This volume continues Cao Xueqin’s epic fictional history of the Jia clan. It weaves plot lines effortlessly between the multiple strands and generations of both the Ning-Guo and Rong-Guo Houses, while primarily focusing on Grandmother Jia and her two favorite grandchildren, Bao-Yu and Lin Dai-yu. Her granddaughter in-law, Xi-Feng, as manager of the expenses for Rong-Guo House, also plays a critical role throughout the novel. “Because of all the economies I’ve introduced during these last few years there’s hardly anyone in this household who doesn’t secretly hate me. But it’s like riding a tiger: I daren’t relax my grip for a single moment for fear of being eaten. In any case, our expenditure is still far above our income. The trouble is, everything in this household from the largest down to the smallest item has to be done on a scale and according to rules that were laid down by our ancestors; but unfortunately the income from our property is not what it was in those days. If we do economize, the family looks ridiculous, Their Ladyships feel uncomfortable, and the servants complain of our harshness.”
When Xi-Feng is stricken with a strange illness, two of Grandmother Jia’s younger granddaughters, Li Wan and Tan-chun, take to the fore and step up to shoulder the administration of the household. Borrowing into their capital, shuffling around servants, and minimizing the expenses of entertaining family, friends, and retainers all become constant worries. While Grandmother Jia is shielded from money worries, the younger generations of Jias begin to hold onto their silver and account for their expenditures a tad more responsibly. “There would be no point in saving an extra two or three hundred taels if it meant resorting to undignified methods in order to do so…. Whereas if we went all out to economize with no other consideration but making money in mind, no doubt we should have little difficulty in squeezing more out.”

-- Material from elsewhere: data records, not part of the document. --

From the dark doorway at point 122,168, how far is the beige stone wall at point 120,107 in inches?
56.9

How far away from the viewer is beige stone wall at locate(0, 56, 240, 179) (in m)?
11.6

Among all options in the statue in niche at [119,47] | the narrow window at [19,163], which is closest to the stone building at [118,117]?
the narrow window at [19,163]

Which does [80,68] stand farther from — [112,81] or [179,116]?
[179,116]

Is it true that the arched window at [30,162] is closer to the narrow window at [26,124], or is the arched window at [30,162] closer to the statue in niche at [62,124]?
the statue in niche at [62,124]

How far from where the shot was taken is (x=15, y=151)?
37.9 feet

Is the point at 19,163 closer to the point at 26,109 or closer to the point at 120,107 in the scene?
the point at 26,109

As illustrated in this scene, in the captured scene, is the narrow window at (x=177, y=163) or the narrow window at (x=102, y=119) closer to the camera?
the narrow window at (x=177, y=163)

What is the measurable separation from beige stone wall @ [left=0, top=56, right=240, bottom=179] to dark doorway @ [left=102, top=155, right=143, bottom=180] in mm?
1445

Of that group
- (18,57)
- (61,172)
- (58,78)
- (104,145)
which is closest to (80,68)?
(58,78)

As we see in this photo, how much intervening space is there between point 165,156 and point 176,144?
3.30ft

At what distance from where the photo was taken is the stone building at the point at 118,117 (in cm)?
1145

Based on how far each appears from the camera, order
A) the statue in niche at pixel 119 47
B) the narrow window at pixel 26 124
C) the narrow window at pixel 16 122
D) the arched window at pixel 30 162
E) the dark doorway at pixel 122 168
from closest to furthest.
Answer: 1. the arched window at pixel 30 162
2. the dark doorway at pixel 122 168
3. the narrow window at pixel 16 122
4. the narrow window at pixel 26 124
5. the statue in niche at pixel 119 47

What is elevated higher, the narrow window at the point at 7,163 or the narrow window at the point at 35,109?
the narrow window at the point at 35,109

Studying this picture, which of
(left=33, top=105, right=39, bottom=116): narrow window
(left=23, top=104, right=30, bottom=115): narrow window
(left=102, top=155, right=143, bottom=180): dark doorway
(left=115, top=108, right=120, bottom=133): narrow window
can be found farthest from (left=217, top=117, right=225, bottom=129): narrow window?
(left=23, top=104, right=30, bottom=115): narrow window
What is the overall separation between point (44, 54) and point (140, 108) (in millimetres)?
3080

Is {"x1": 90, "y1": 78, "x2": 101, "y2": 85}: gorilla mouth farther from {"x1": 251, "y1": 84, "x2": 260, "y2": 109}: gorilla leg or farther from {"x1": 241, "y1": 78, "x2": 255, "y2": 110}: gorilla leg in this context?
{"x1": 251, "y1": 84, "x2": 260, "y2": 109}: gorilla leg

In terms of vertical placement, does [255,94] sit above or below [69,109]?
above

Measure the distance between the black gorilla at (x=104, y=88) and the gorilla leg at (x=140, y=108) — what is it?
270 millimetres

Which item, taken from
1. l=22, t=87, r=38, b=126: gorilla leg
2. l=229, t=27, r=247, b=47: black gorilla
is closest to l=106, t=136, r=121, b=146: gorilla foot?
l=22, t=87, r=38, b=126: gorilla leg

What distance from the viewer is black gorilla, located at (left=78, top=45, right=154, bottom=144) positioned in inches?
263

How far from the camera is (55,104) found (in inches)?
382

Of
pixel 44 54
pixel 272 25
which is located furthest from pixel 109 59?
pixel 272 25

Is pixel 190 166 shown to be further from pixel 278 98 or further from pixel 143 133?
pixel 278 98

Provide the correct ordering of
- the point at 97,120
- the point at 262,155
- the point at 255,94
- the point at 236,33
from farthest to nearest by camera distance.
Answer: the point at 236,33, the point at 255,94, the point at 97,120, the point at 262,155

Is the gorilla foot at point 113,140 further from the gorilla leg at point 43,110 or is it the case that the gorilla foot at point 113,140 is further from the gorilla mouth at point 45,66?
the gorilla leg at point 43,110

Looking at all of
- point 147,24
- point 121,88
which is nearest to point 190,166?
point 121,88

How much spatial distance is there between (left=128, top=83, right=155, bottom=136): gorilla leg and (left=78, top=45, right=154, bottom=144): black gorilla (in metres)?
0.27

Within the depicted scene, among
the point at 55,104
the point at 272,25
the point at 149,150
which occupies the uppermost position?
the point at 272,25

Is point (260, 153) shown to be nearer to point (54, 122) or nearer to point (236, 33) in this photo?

As the grandchildren grow up, gender distinctions also begin to play a bigger role in the novel. One granddaughter opines, “If I’d been a boy I should have left home long ago and done something to show myself worthy of her kindness; but as I am a girl, I have to stay at home and never say a word out of turn.” The Jia boys are alternately treated with more leeway to explore their natures and beaten mercilessly for indiscretions to protocol. “Children brought up in families like ours, no matter how odd or eccentric they may be, will always conduct themselves in a courteous, well-bred manner in the presence of strangers. Otherwise their eccentricity would not be tolerated…. Although our Bao-yu is so odd and mischievous, he can at times, when he is with visitors, behave himself better than a grown-up, so that it’s a pleasure to watch him. No one who meets him can help liking him…. If it were just his willfulness, which is fairly normal in a child, it could be cured in time; so could his extravagance, which is normal in the sons of well-to-do people; and so could his hatred of study, which again is fairly normal in a young person. But this weird perverseness of his seems to be inbred: there seems to be no cure for it.”
The other division that is further exposed in this volume is the difference between first wives, concubines, and chamber wives. The constant scheming and fight for relative status often makes for a disharmonious household. This pecking order is most apparent in the treatment of the wives’ children by other family members, the servants, and outsiders alike. “I know being a wife’s or a concubine’s child is not supposed to make any difference, and in a boy’s case perhaps it doesn’t; but I’m afraid with girls, when the time comes to start finding husbands for them, it often does. Nowadays you get a very shallow class of person who will ask about that before anything else and often, if they hear that a girl is a concubine’s child, will have nothing further to do with her. It’s silly, really, because if they did but know it, even the maids in a household like ours are better than the wife’s daughters in many another household, let alone the daughters of concubines.”
No matter the Jia clan-members vast differences in temperament and wealth, as well as their sprawling alliances in marriage and business, in the end, they all know that they are foremost bonded by their family ties. “In life we shall live together; in death we shall mingle our dust.” Nonetheless, even Grandmother Jia senses that the times are changing for both China, at large, and her family in particular, “I never felt in the past on these occasions that we were a small family. Looking at us today, though, I must say we do make a very miserable turnout. I can remember Mid-Autumns when there were thirty or forty of us sitting down together. Ah, what times we had then! We shan’t ever have numbers like that again. Let’s have the girls sit with us. See if we can’t fill up that gap!”